The National Journal's Reid Wilson thinks a schism alread present within the GOP will widen and possibly break wide open. He postulates that the base will turn away from any "establishment candidate" put forth by the party.
The anger within the activist class has already caused political casualties, from Utah's Bob Bennett to Indiana's Richard Lugar. It has also forced incumbent Republicans to change their tune, in hopes of avoiding the same fate. Senate Minority Leader Mitch McConnell, the picture of the Republican establishment, has hired Rep. Ron Paul's campaign manager — one of the party's best field operatives, to be sure, but one who brings tea party credibility to a candidate clearly worried about his right flank in the meantime. Aides to Sen. Lamar Alexander have polled Tennessee's Republican voters several times, and they are notably relieved every time Alexander scores high approval ratings there. In the House, the most conservative wing of the Republican conference has gone from occupying the fringes with little influence to dominating the party's agenda.

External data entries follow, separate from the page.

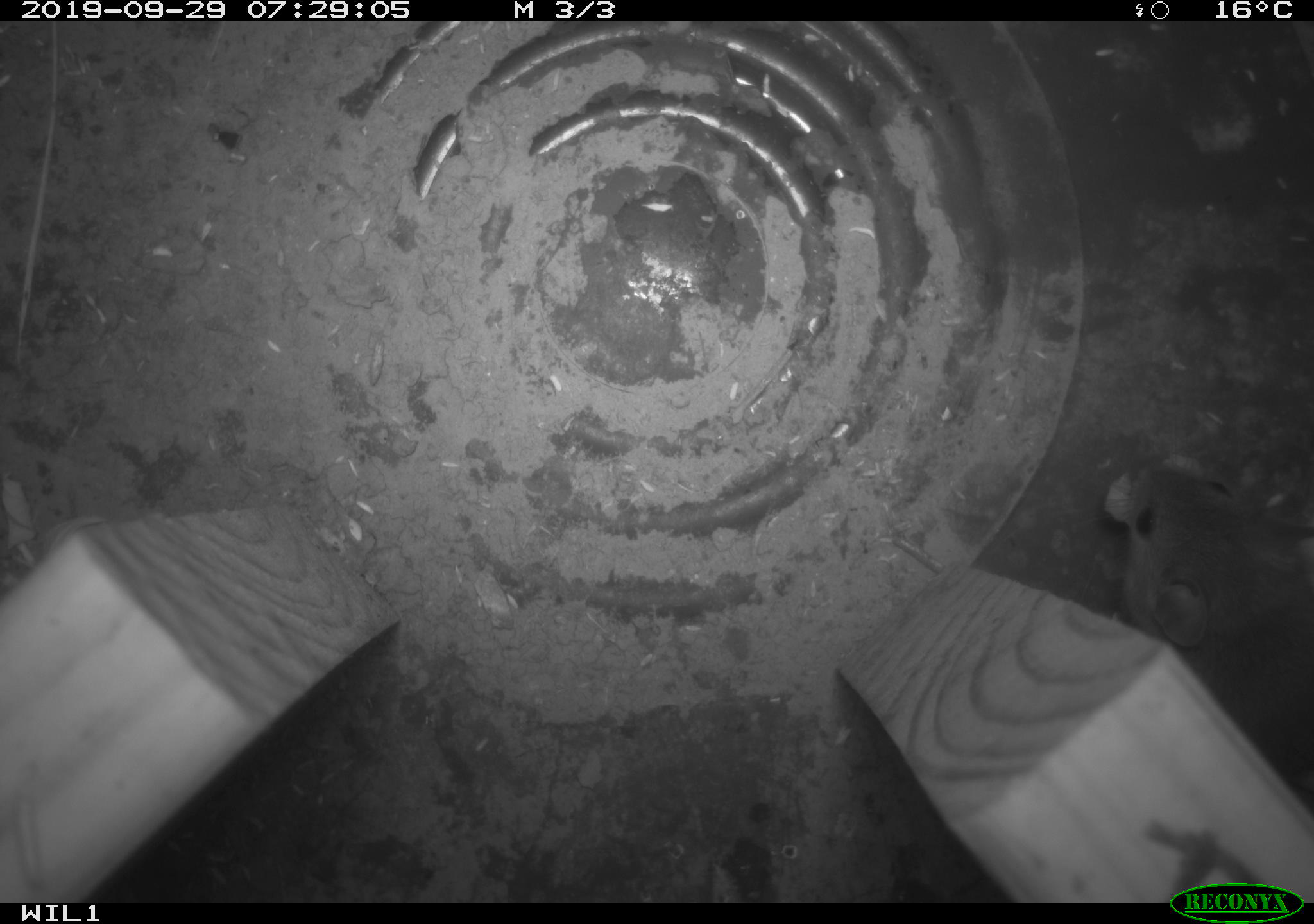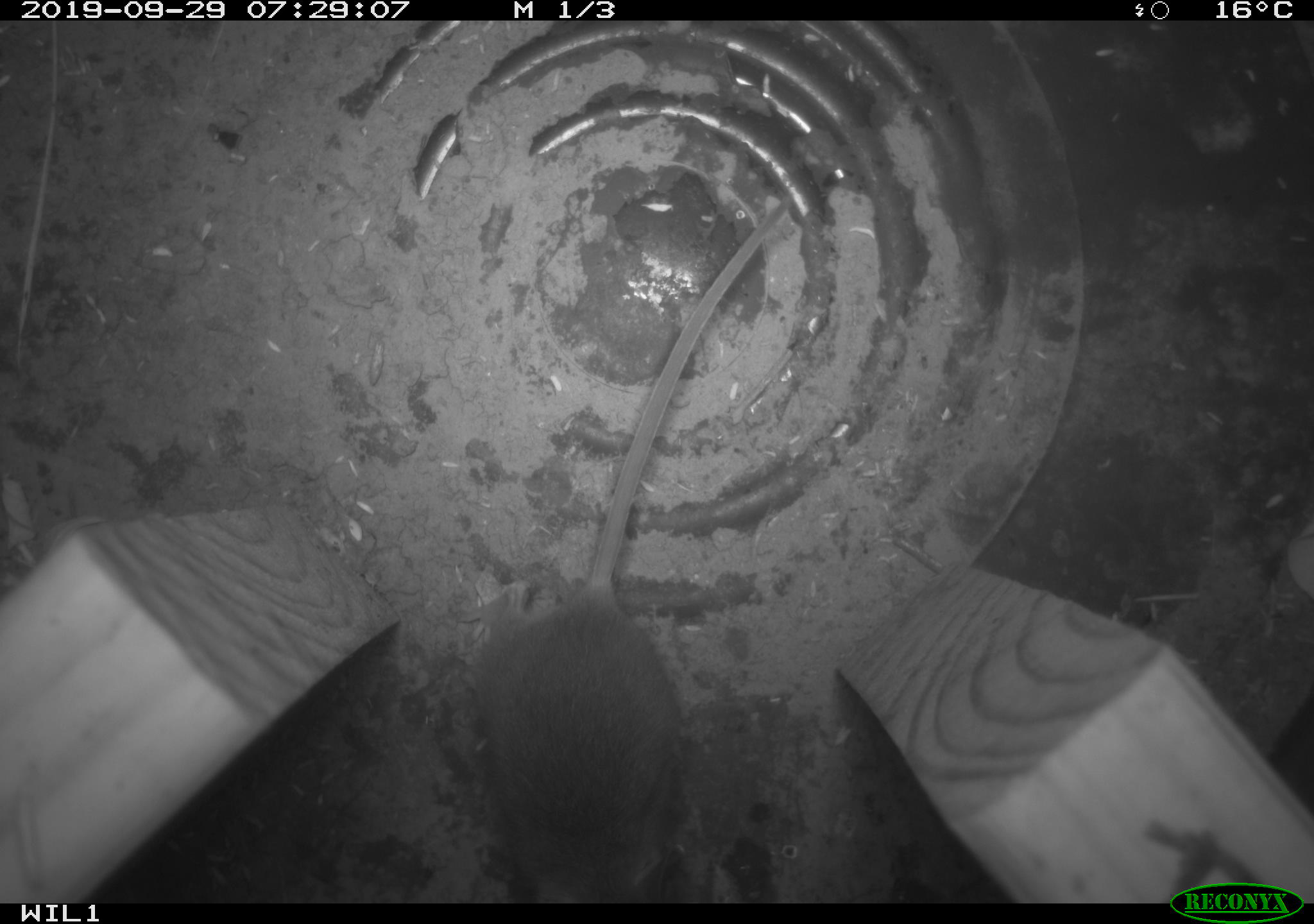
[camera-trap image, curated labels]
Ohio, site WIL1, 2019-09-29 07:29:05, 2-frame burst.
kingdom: Animalia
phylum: Chordata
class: Mammalia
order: Rodentia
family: Cricetidae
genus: Peromyscus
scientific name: Peromyscus leucopus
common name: white-footed mouse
White-footed mouse (Peromyscus leucopus).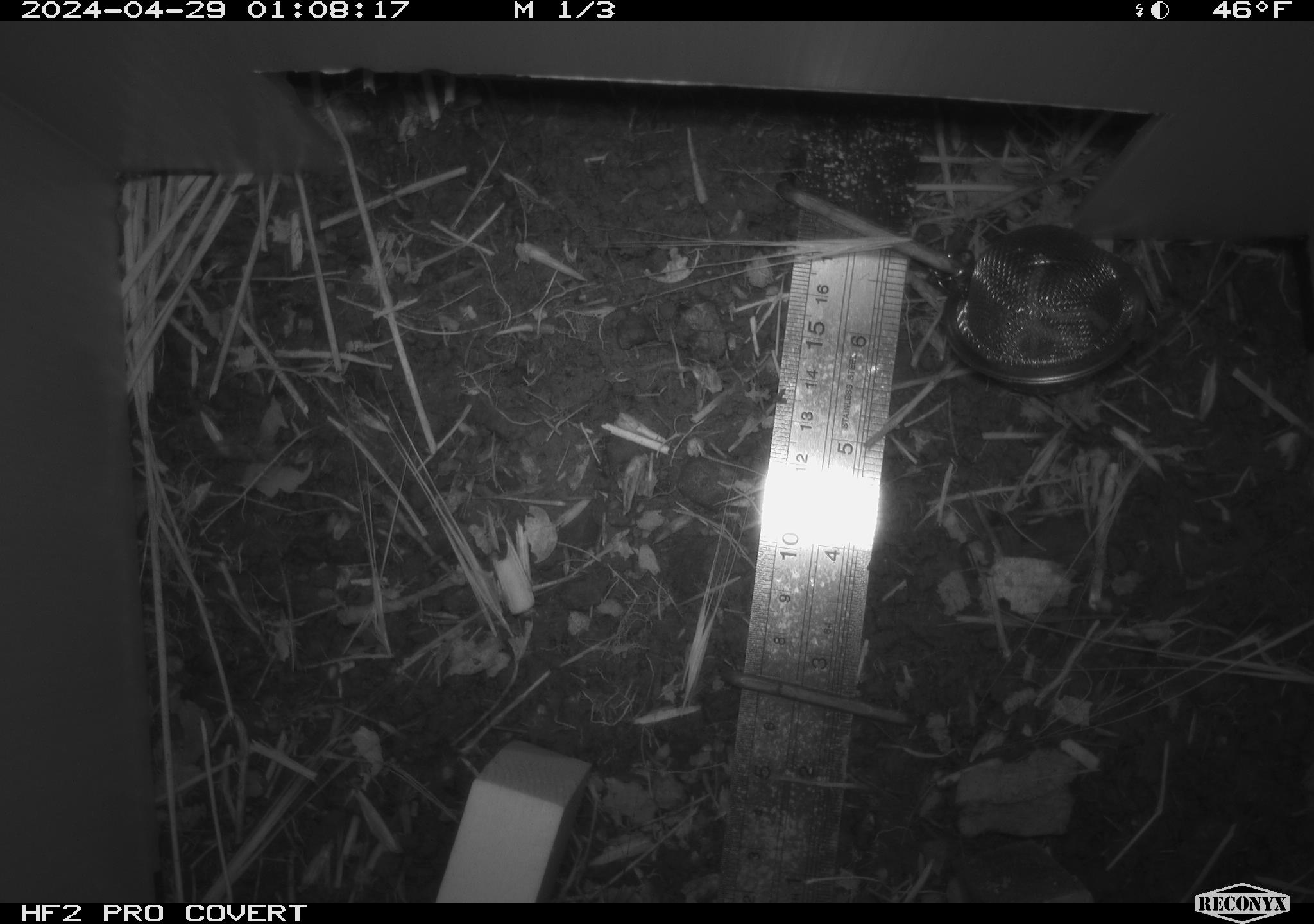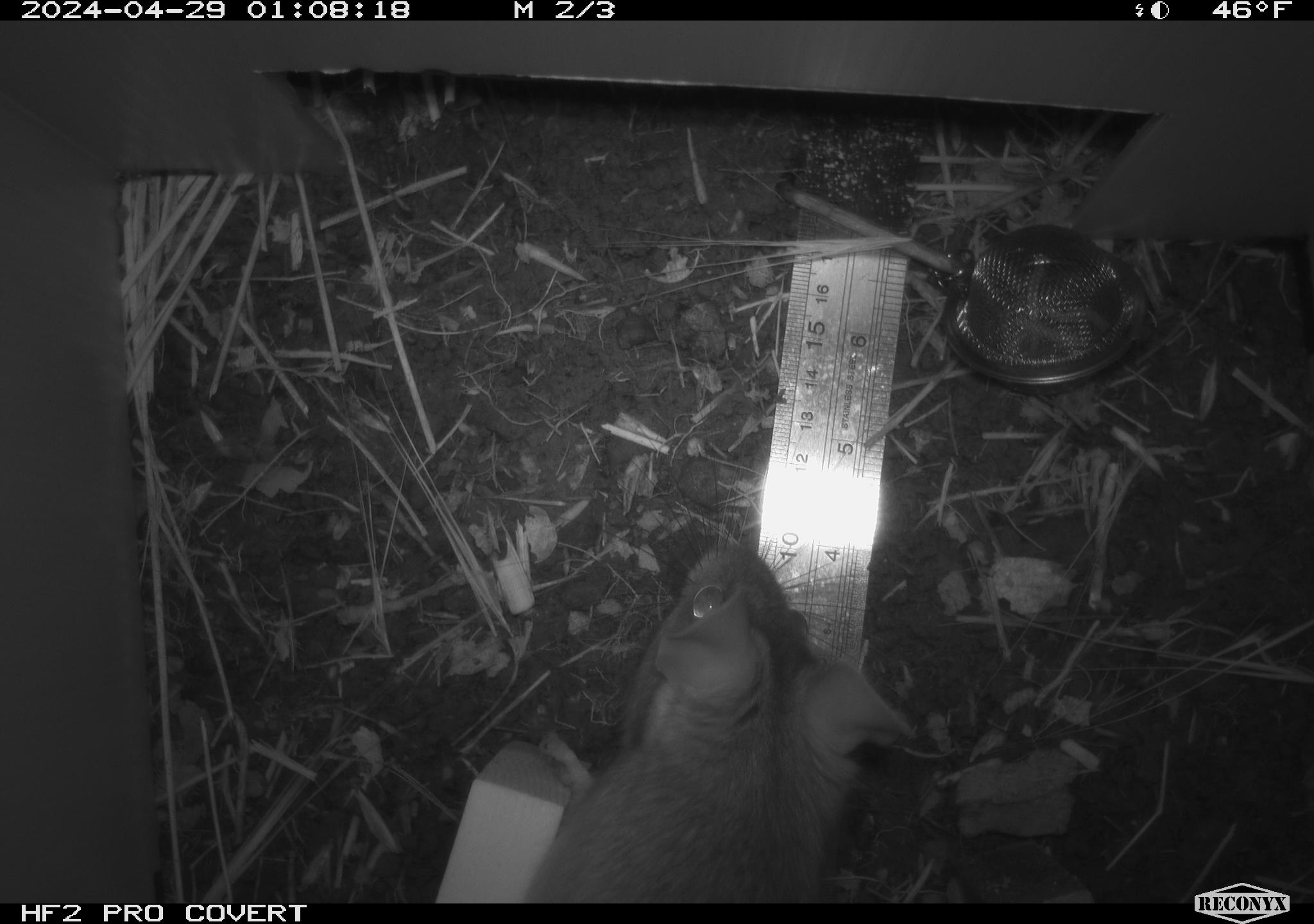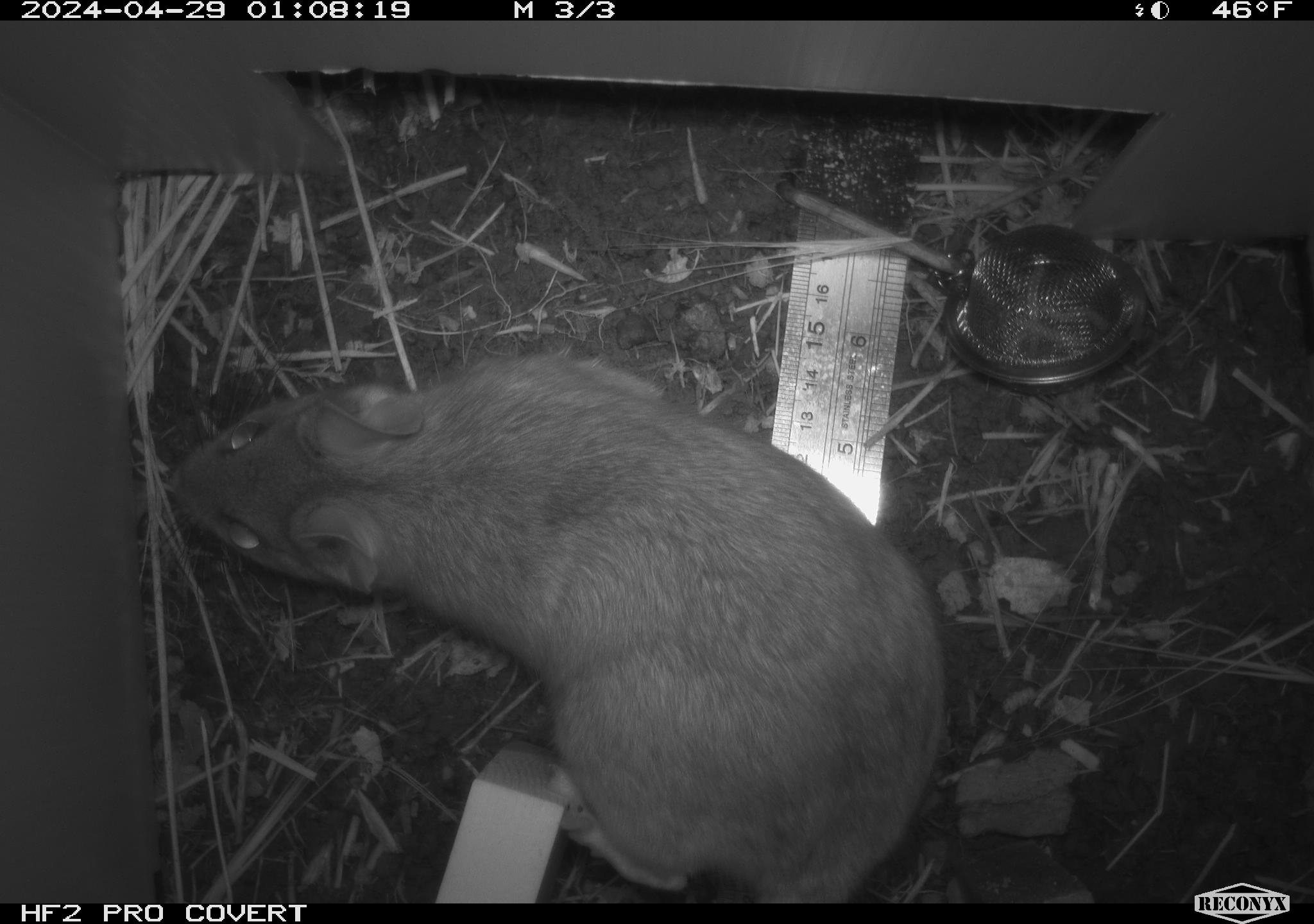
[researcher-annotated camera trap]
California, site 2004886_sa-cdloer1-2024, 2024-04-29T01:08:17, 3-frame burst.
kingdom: Animalia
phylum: Chordata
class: Mammalia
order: Rodentia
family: Cricetidae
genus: Neotoma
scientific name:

If Republicans do lurch to the right, history suggests they will be vindicated in the near-term. The mid-term election under a second-term president is typically disastrous for the incumbent party as the six-year itch takes effect. Even if Republicans can't win back the Senate this year, their chances against the Democrats swept in by the Obama wave in 2008 will be strong.
By 2016, Republicans searching for a presidential nominee may incorporate two lessons from the previous two election cycles into their decision: 2012 will hint that moderates unable to articulate the most conservative vision can't win nationally, and 2014 will show conservatives can win. That would seem to buoy any of the more conservative candidates who might run for president — and Rick Santorum has already shown up in Iowa twice since dropping out of the presidential race to campaign for other Republican causes.